Dites non à la configuration, sans juger la personne
Remerciez pour la proposition, nommez la mission et donnez la décision : « Je ne pourrai pas accepter le remplacement du 3 au 28 novembre. » Une raison courte peut suivre : incompatibilité d’horaires, capacité déjà engagée ou périmètre qui ne correspond pas à votre recherche. Ne dites pas que la mission est mal conçue ou que sa durée « ne vaut pas le coup ». Votre arbitrage peut être parfaitement valable sans devenir une évaluation de l’entreprise. Évitez aussi « je vais voir » si vous avez décidé. Le recruteur ou responsable a besoin d’un statut qu’il peut utiliser pour poursuivre son organisation.
Séparez refus et vraie contre-proposition
Une contre-proposition existe seulement si vous accepteriez avec une modification précise. Par exemple : « Je ne peux pas assurer quatre après-midi par semaine ; je peux en assurer deux, les mardi et jeudi, sur la même période. » Si vous n’avez pas envie de négocier, ne fournissez pas une liste de conditions théoriques. « Peut-être avec moins d’heures » entraîne logiquement une nouvelle offre. Fixez également la portée : une disponibilité en décembre ne signifie pas que vous acceptez tout remplacement en décembre. Une option claire indique jours, période et type de tâche ; une ouverture vague reporte simplement la décision.
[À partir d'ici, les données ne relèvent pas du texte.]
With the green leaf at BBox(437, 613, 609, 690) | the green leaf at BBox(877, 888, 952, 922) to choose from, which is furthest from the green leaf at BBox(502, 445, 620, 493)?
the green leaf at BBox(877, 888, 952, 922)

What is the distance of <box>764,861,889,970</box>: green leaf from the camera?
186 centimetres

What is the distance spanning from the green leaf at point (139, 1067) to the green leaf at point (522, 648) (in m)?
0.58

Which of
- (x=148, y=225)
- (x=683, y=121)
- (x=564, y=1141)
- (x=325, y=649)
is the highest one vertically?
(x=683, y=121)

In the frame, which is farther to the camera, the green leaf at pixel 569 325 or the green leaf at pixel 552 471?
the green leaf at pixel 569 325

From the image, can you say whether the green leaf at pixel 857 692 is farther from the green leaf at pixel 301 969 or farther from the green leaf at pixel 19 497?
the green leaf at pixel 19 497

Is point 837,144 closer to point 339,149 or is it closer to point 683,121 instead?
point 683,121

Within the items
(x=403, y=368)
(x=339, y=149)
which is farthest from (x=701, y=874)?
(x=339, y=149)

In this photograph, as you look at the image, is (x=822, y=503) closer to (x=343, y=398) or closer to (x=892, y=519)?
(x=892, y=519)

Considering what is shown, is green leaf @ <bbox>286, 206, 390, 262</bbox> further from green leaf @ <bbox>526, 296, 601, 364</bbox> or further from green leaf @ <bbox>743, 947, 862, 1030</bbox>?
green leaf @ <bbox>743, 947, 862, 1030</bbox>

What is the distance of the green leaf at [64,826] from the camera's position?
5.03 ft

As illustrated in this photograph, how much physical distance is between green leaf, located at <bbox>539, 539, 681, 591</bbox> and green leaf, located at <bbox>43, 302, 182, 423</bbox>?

Confirmez par écrit après un échange oral
Après un appel, envoyez un message bref : « Merci pour notre échange. Je confirme que je décline la mission de renfort aux dates proposées. » Si une alternative a été discutée, récapitulez-la sans annoncer qu’elle est validée tant que les deux parties ne l’ont pas confirmée. Cette trace évite qu’un intérêt exploratoire soit mémorisé comme un accord. Elle est aussi utile lorsque plusieurs interlocuteurs interviennent. Restez toutefois sur les faits nécessaires : proposition, décision et prochaine action éventuelle. N’ajoutez pas une longue défense de votre emploi du temps ni des informations confidentielles sur vos autres engagements.
Fermez sans compromettre une relation future
Si vous souhaitez d’autres propositions, nommez vos critères : missions d’au moins trois mois, deux jours fixes par semaine, travail à distance ou domaine particulier. Si vous ne souhaitez pas être recontacté, dites-le sans agressivité. Exemple : « Merci d’avoir pensé à moi pour ce renfort. Je ne suis pas disponible pour cette période et dois décliner. Ma recherche porte actuellement sur des missions à partir de janvier, trois jours fixes par semaine ; vous pouvez me recontacter si ce format se présente. » Retirez la dernière phrase si elle n’est pas vraie. Une clôture exacte protège davantage votre réputation qu’une disponibilité généreuse mais impossible à tenir.
Questions fréquentes
Dois-je donner une raison détaillée pour refuser une mission courte ?
Non. Une raison professionnelle d’une phrase suffit généralement. Votre calendrier complet et vos autres engagements peuvent rester privés.
Puis-je proposer moins d’heures ?
Oui si vous accepteriez réellement ce volume. Présentez alors des jours et une période précis ; sinon, donnez un refus sans lancer de négociation.
Que faire si la proposition fait déjà partie de mon emploi actuel ?
Vérifiez votre contrat, les politiques applicables et les interlocuteurs compétents. Cet article aide à structurer la communication, pas à conclure sur vos obligations.